A Brazilian woman has achieved what every obsessive fan dreams of: a starring role in an international deportation case. She visited Jungkook’s Seoul home twenty times in under two months, ringing the doorbell 133 times total, which is either a cry for help or the world’s most dedicated performance art piece about the futility of parasocial relationships.

South Korean authorities are now considering deporting her, which seems harsh until you remember that 133 doorbell rings is not a quirk—it’s a siege. The math here is brutal: that’s roughly six visits per week, with each visit averaging 6.65 doorbell rings, suggesting she had a system. A methodology. A spreadsheet, probably.

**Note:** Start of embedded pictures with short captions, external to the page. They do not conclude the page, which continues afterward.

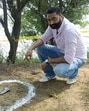 A police official investigating after an encounter with criminals in Moga on Wednesday. (Sanjeev Kumar/Hindustan Times)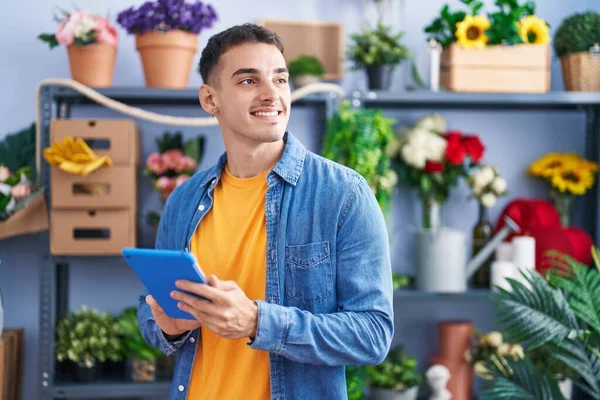 Young hispanic man florist smiling confident using touchpad at florist store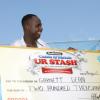 Mr. Dean smiles after receving his cheque for $200,000 from Olympic 400m hurdles champion , Melaine Walker.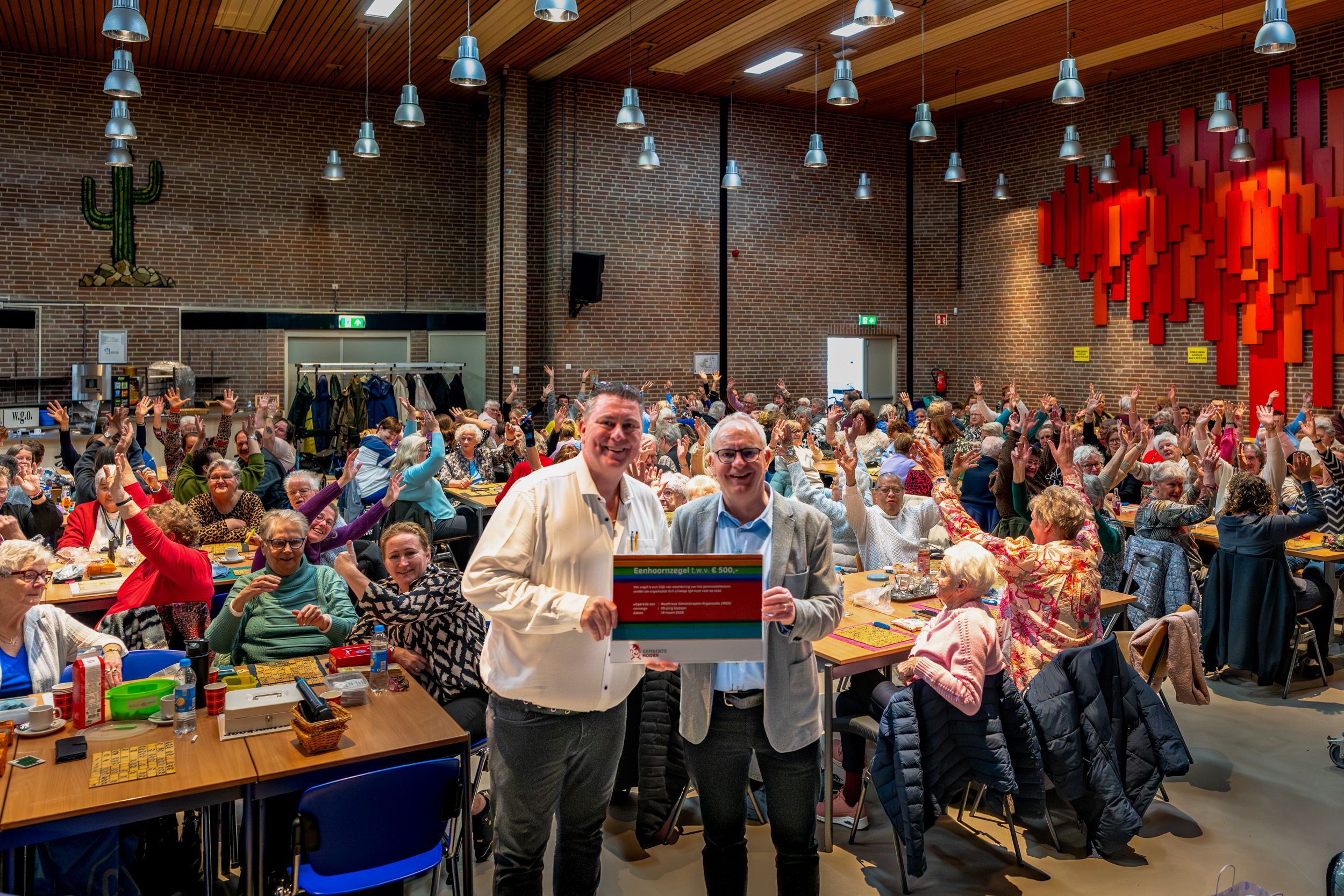 Wethouder Bennis overhandigt het Eenhoornzegel aan voorzitter Patrick Cousijn
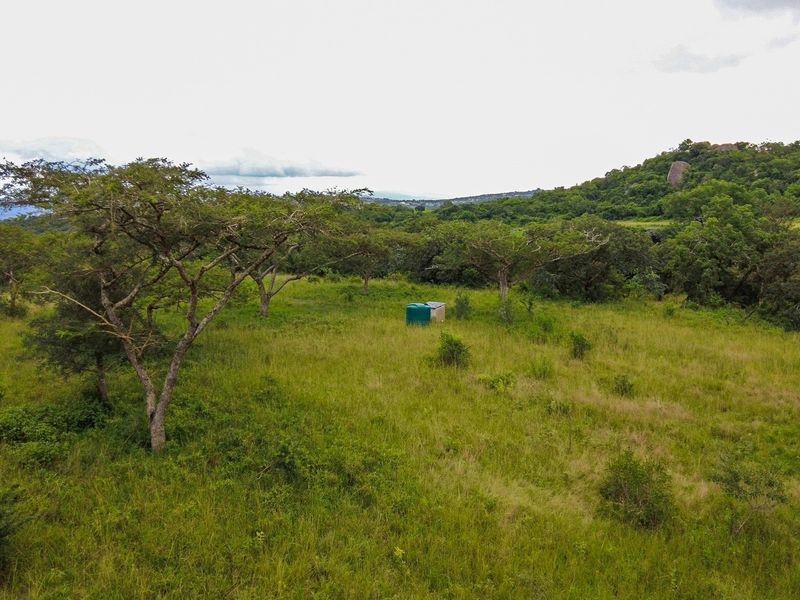 An aerial view of a vacant residential plot featuring natural vegetation, mature trees, and a water storage tank.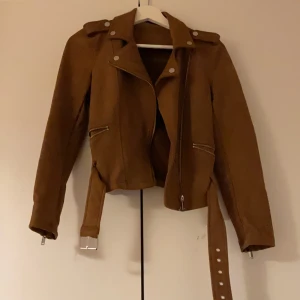 Brun mocka bikerjacka med bälte - Snygg brun bikerjacka i mocka med coola silverdetaljer, dragkedjor och bälte i midjan. Jackan har långa ärmar, axelklaffar och en croppad passform som ger en edgy vibe. Perfekt för dig som vill sticka ut med stilren look.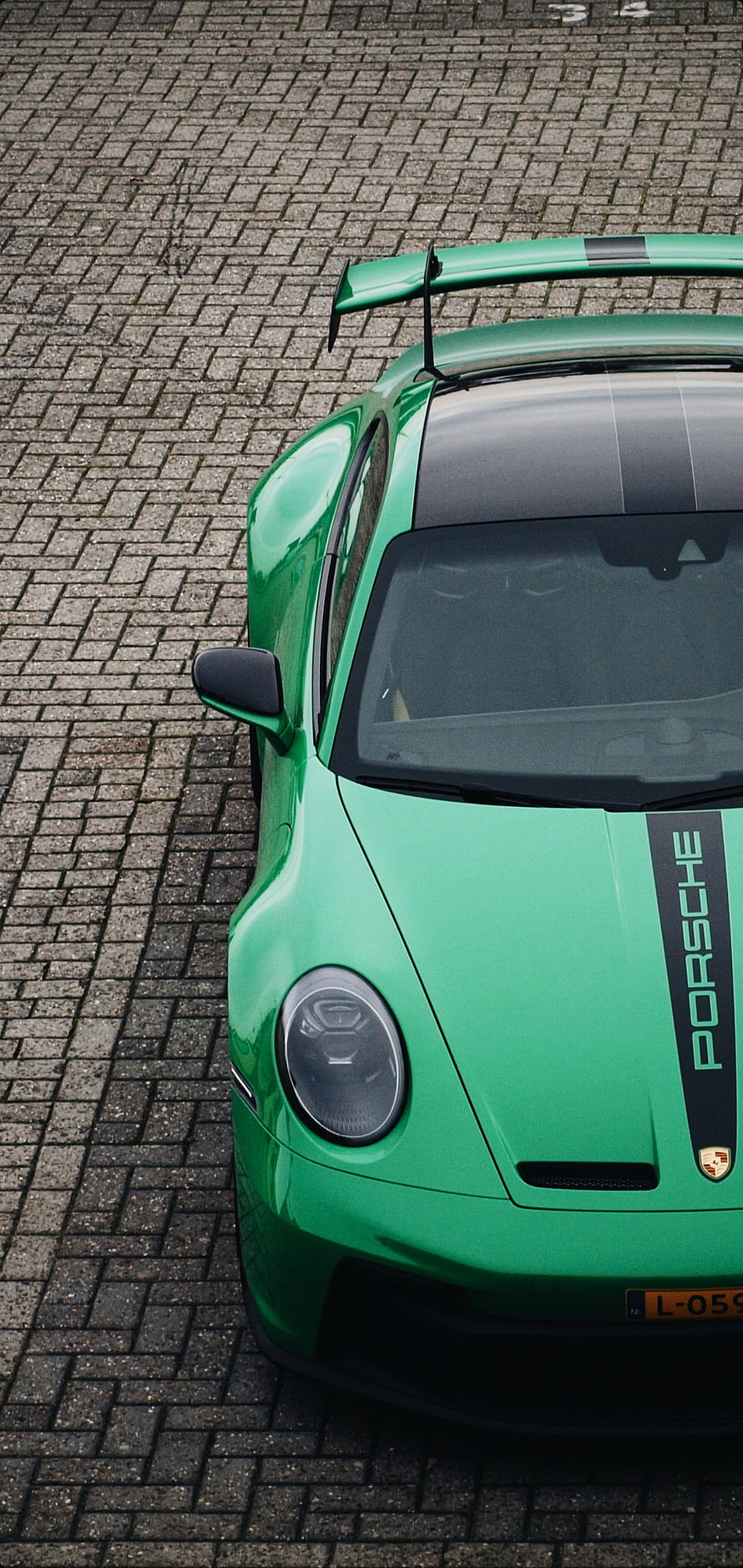 Green Porsche GT3 RS with Carbon Fiber Roof and Rear Wing on Cobblestones HD phone wallpaper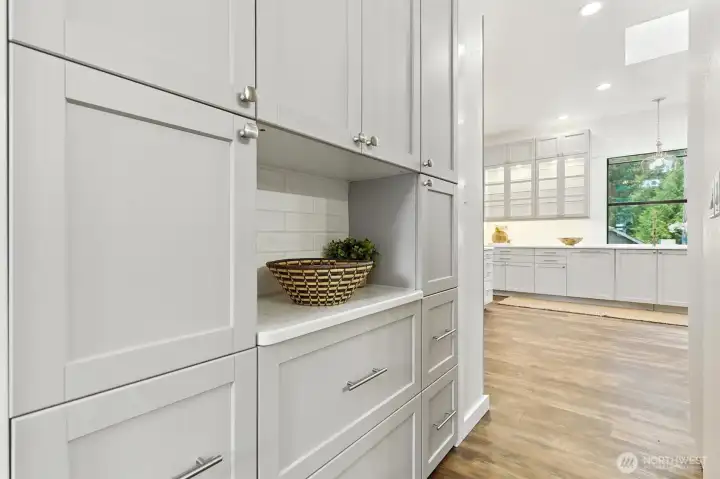 Dry bar area and extra cabinets for entertaining supplies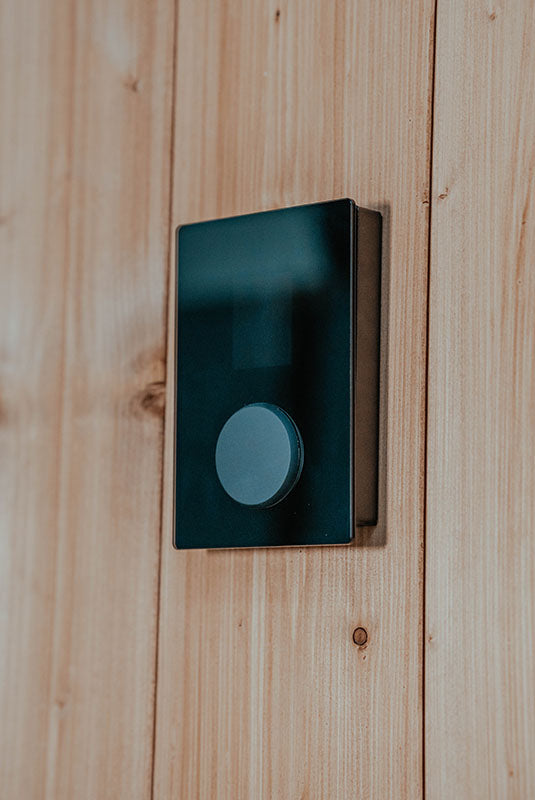 HUUM UKU Glass panel surface-mounted with the Surface Frame on a sauna wall
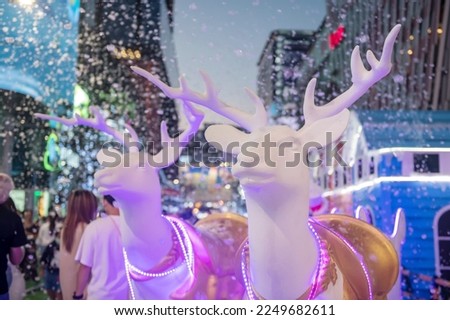 2 white reindeer statue with light decor and fake falling snow in winter at Siam square one, Bangkok, Thailand. Chirstmas festive decoration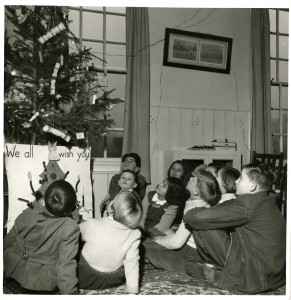 Children in one of The Society’s children’s homes in the 1940s alongside their Christmas tree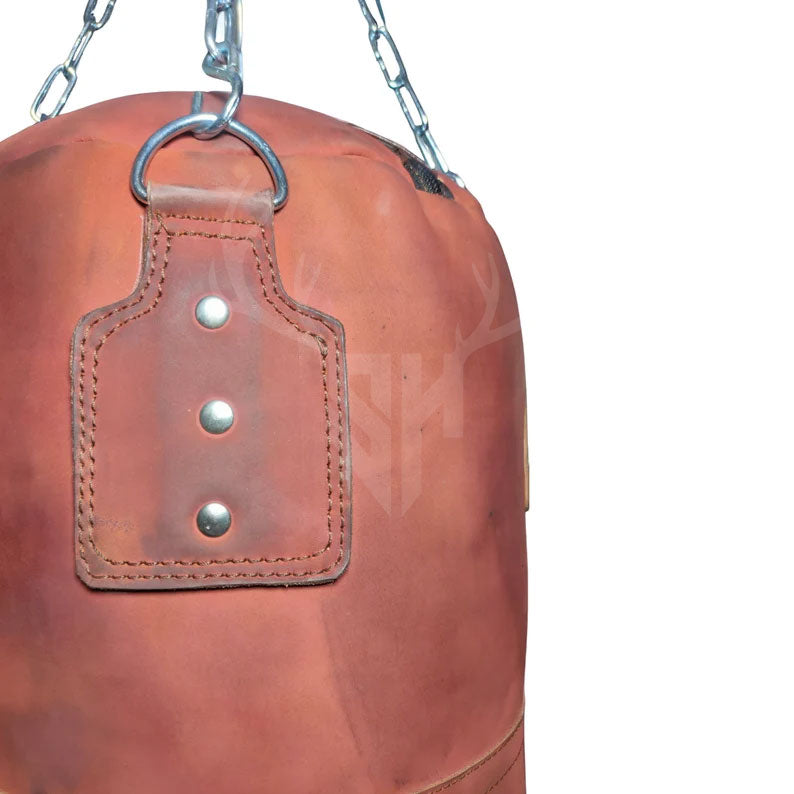 Detailed close-up of the heavy-duty stainless steel hanging chain and secure fasteners attached to the Striker Uppercut Leather Punching Bag, demonstrating the premium hardware quality built to withstand rigorous training sessions.

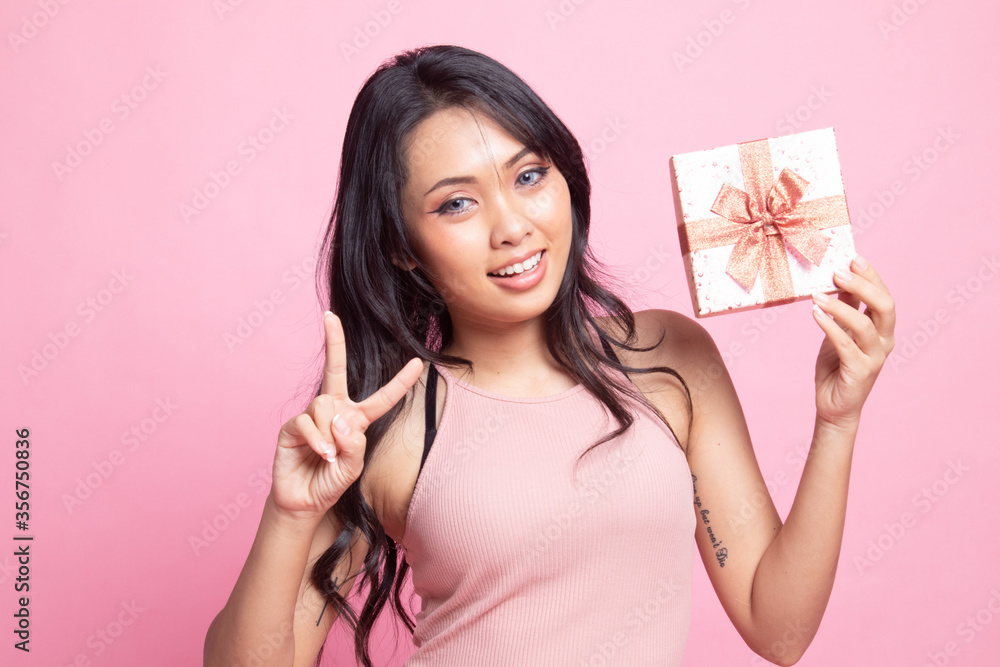 Asian woman show victory sign with a gift box. Asian woman show victory sign with a gift box.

What makes this genuinely unhinged is not the number itself but what it represents: the complete collapse of the boundary between fandom and home invasion. She didn’t leave a note. She didn’t send a DM. She showed up at his actual door, repeatedly, as if persistence would eventually unlock a different outcome. It never does. It never has. It never will.

The incident has spawned a dark joke in Korean online spaces: 133 is now the official threshold where obsession becomes a legal matter. One hundred thirty-two doorbell rings? Cute. One hundred thirty-three? Deportation paperwork. South Korea’s immigration system has accidentally created a leaderboard for the world’s most committed fans.

Jungkook’s doorbell has probably already filed a restraining order of its own.